Economics of FDI in India

Developing nations have made their presence felt in the economies of developed ones by receiving a decent amount of FDI in the last 3 decades. Although India is not the most preferred destination of global FDI, but there has been a generous flow of foreign direct investment in India since 1991. It has become the 2nd fastest growing economy of the world.

India has substantially increased its list of source countries in the post-liberalisation era. Many sectors of Indian Economy like Infrastructure, Consultancy, Education, Real Estate, Construction Activities, Automobile and IT have seen significant rise in the flow of investments. There were 120 countries investing in India in 2008 as compared to 15 countries in 1991. However the lion’s share (66 percent) of FDI flow is vested with just five countries (viz. Mauritius, USA, UK, Netherlands and Singapore).

India has signed a number of bilateral & multilateral trade agreements with developed and developing nations. This founding member of GATT, WTO, MIGA and a signatory member of SAFTA is making its presence felt in the economic landscape. The economic reform process started in 1991 helps in creating a conducive and healthy atmosphere for foreign investors and thus, resulting in substantial amount of FDI inflows in the country.

No doubt, FDI plays a crucial role in enhancing the economic growth and development of the country. Moreover, FDI as a strategic component of investment is needed by India for achieving the objectives of economic planning & reforms and maintaining this pace of growth and development of the economy.


It is seen that large amount of FDI flows are confined to the developed economies. But 1997 onwards there is a striking increase in the FDI inflows to developing economies. Developing economies fetch a good share of 40 percent of the world FDI inflows in 1997 as compared to 26 percent in 1980s. Among developing nations, Asian countries received maximum share (16%) of FDI inflows as compared to other emerging developing countries of Latin America (8.7 %) and Africa (2%).

India’s share in World FDI rose to 1.3% in 2007 as compared to 0.7% in 1996.This can be attributed to the economic reform process of the country for the last 20 years. China is the most attractive destination and the major recipient of global FDI inflows among emerging nations. India is at the 5th position among the major emerging destinations of global FDI inflows. The other preferred destinations apart from China and above to India are Brazil, Mexico and Russia. It is found that FDI inflows to India have increased from 11% in 1990-99 to 69% in 2000-2007.

FDI as a strategic component of investment is needed by India for its sustained economic growth and development. It’s necessary for creation of jobs, expansion of existing manufacturing industries and development of the new one. It is also needed in the healthcare, education, R&D, infrastructure, retailing and in long term financial projects.

This increased level of FDI contributes towards increased foreign reserves. The steady increase in foreign reserves provides a shield against external debt. The growth in FDI also provides adequate security against any possible currency crisis or monetary instability. It also helps in boosting the exports of the country. It enhances economic growth by increasing the financial position of the country. The growth in FDI contributes toward the sound performance of each sector (especially, services, industry, manufacturing etc.) which ultimately leads to the overall robust performance of the Indian economy.

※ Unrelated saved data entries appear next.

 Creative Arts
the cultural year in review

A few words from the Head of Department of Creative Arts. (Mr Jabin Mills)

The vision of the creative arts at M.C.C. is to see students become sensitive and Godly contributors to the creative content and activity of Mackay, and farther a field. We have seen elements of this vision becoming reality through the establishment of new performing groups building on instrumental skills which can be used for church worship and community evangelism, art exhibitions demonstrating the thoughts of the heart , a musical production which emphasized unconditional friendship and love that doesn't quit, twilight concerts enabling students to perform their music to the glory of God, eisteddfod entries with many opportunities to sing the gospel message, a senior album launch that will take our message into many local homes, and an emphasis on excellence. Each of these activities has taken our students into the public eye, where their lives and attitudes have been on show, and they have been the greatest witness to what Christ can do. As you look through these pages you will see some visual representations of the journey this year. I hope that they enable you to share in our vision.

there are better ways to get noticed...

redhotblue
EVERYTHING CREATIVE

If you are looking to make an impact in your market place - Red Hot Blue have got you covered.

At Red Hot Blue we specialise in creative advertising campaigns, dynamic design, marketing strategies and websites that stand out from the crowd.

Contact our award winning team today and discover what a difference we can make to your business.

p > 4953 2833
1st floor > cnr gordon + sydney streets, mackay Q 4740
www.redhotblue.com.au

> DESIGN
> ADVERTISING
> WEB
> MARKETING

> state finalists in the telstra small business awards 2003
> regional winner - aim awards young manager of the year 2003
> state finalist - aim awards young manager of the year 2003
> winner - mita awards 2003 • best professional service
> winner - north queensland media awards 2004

A comparative analysis of FDI approvals and inflows reveals that there is a huge gap between the amount of FDI approved and its realization into actual disbursements. A difference of almost 40 per cent is observed between investment committed and actual inflows during the year 2005-06. All this depends on various factors, namely regulatory, procedural, government clearances, lack of sufficient infrastructural facilities, delay in implementation of projects, and non- cooperation from the state government etc.

When international institutions like World Bank and IMF declared that the future belongs to the East, quickly everyone identified China and India to be the future hubs. One thing is clear that with the developed economies achieving only limited growth range between less than 1% to a high of 3%, China, India and other developing nations will continue to attain high growth levels; in so doing giving a push towards a higher world economic growth.

Indeed, India needs a business atmosphere which is conducive to the needs of business. As foreign investors don’t look for fiscal concessions or special inducements but they are more of a mind in having access to a consolidated deed that specifies standard dealing procedures, rules and regulations, sanctions, and opportunities in India. This can be achieved only if India implements its 2ndgeneration reforms in totality and in right direction. Then no doubt the 3rdgeneration economic reforms would make India not only a promising FDI destination in the world but also set an example for the rest of the world by achieving what was predicted by Goldman Sachs that from 2007 to 2020, India’s GDP per capita (in USD) will quadruple and Indian economy will overtake France and Italy by 2020, Germany, UK and Russia by 2025, Japan by 2035 and US by 2043.